BRANO DA LEGGERE:
__________

Riflessione: mi pare che una societa’ che dia la possibilita’ ai soli redditi alti di poter divenire
proprietari di un immobile a uso abitativo sia una bella porcheria. E qui tiriamo giu’ una prima
maschera: non tutti godono degli stessi diritti. Perche’ se e’ vero che non tutti avranno la capacita’
economica di comprare una mega villa, magari come quella del figlio della Moratti – la Batcasa –,
e’ altrettanto vero che non si capisca perche’ non si possa avere il diritto ad acquistare la piena
proprieta’ di un appartamento, almeno quando questo rappresenti la prima casa. Questo, infatti, ha un costo accessibile anche ai redditi medio-bassi mentre le ville no. Chi acquista un
leasehold, e quindi un appartamento, non sara’ mai proprietario di quell’immobile ma un inquilino
con un lungo diritto di permanenza che potra’ essere prolungato dietro pagamento di un compenso
a un avvocato. I redditi alti acquistano e si levano il pensiero per sempre dalla testa, i redditi bassi
invece devono convivere con il pensiero, anche in vista di una eredita’ da lasciare ai propri successori
i quali magari non avranno i soldi per prolungare il leasehold.

Certo a voler essere pistini si puo’ contestare che 125 anni sono un periodo piu’ che accettabile
perche’ difficilmente qualcuno di noi arrivera’ a quel traguardo di eta’. A voler essere, pero’,
ancora piu’ pistini si puo’ rispondere con delle domande: ma perche’ solo i piu’ abbienti possono
esercitare appieno il diritto di proprieta’ su un immobile? E perche’ l’eredita’ che un benestante
lascia ai successori e’ un diritto di proprieta’ su un immobile e chi percepisce un reddito medio basso
trasmette solamente il diritto ad essere un inquilino per lungo periodo? E perche’ chi ha un reddito
alto paga l’avvocato una sola volta e chi invece ha il reddito medio basso, e quindi e’ gia’ in partenza
piu’ svantaggiato, si ritrova a dipendere dall’avvocato e dalle sue parcelle a vita?

__________

MATERIALE FORNITO:
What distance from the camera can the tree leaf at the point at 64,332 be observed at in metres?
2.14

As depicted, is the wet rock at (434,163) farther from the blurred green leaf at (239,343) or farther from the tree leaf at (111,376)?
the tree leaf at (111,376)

__________

CONSEGNA 1:
Riporta tutte le domande che il brano sul leasehold pone nel secondo paragrafo, quello che comincia con "Certo a voler essere pistini".
CONSEGNA 2:
Secondo il brano sul leasehold, quale periodo si potrebbe obiettare che sia più che accettabile?
CONSEGNA 3:
Prosegui il brano sul leasehold a partire dall'ultima frase riportata.
Il materiale non ha alcun legame con il brano.

RISPOSTA 1:
- "ma perche’ solo i piu’ abbienti possono esercitare appieno il diritto di proprieta’ su un immobile?"
- "E perche’ l’eredita’ che un benestante lascia ai successori e’ un diritto di proprieta’ su un immobile e chi percepisce un reddito medio basso trasmette solamente il diritto ad essere un inquilino per lungo periodo?"
- "E perche’ chi ha un reddito alto paga l’avvocato una sola volta e chi invece ha il reddito medio basso, e quindi e’ gia’ in partenza piu’ svantaggiato, si ritrova a dipendere dall’avvocato e dalle sue parcelle a vita?"

RISPOSTA 2:
Un periodo di 125 anni.

RISPOSTA 3:
Questione di status, di etichetta, di classe, di ipocrisia? Per me questa scelta giuridica le racchiude
tutte.

E sul tema casa si potrebbe anche aprire la discussione sulla questione delle case popolari, ma
l’amico “anonimo” spero mi concedera’ di tralasciarla per passare a un altro tema, quello del sistema
assistenziale.

Certo per un italiano che in patria di sistema assistenziale fa fatica a intravederne l’ombra piombare
in Inghilterra e trovarsi il sostegno ai redditi bassi che si traduce in aiuti economici diretti (veri e
propri depositi mensili o settimanali sul proprio conto corrente fatti da un’agenzia di governo), in
aiuti al pagamento dell’affitto e della council tax (una tassa mensile che viene pagata da tutti ma
che risulta essere pesantissima per i redditi medio bassi) sembra una grazia divina, una cosa quasi
incredibile, un sogno.

Domanda: il fatto di provenire da un paese avaro come il nostro in tema di assisstenza pubblica
significa che dove si vada e si incontri un certo sistema rodato e minimamente decente non si debba
muovere critica? Io non la penso cosi’. Io penso che un sistema esistente debba essere migliorato
SEMPRE.

Quello che avviene in questo paese e’ che coloro che perdono il lavoro, o non possono lavorare per
problemi di salute o fisici, o hanno un reddito basso ottengono dal governo un’assistenza
economica. Questo aiuto consente di arrivare a fatica a fine mese. Se poi sei un single le cose ti
vanno ancora peggio perche’ qui si premiano le famiglie con figli (a me e’ sempre sembrato un po’
discriminatorio ma non c’e’ inglese che mi dia ragione. Sara’ che non contribuire alla crescita
demografica sia un peccato?!). Il governo conservatore in carica ha messo in piedi un piano di tagli
del sistema assistenziale che avra’ delle ripercussioni importanti sui redditi bassi e medio bassi.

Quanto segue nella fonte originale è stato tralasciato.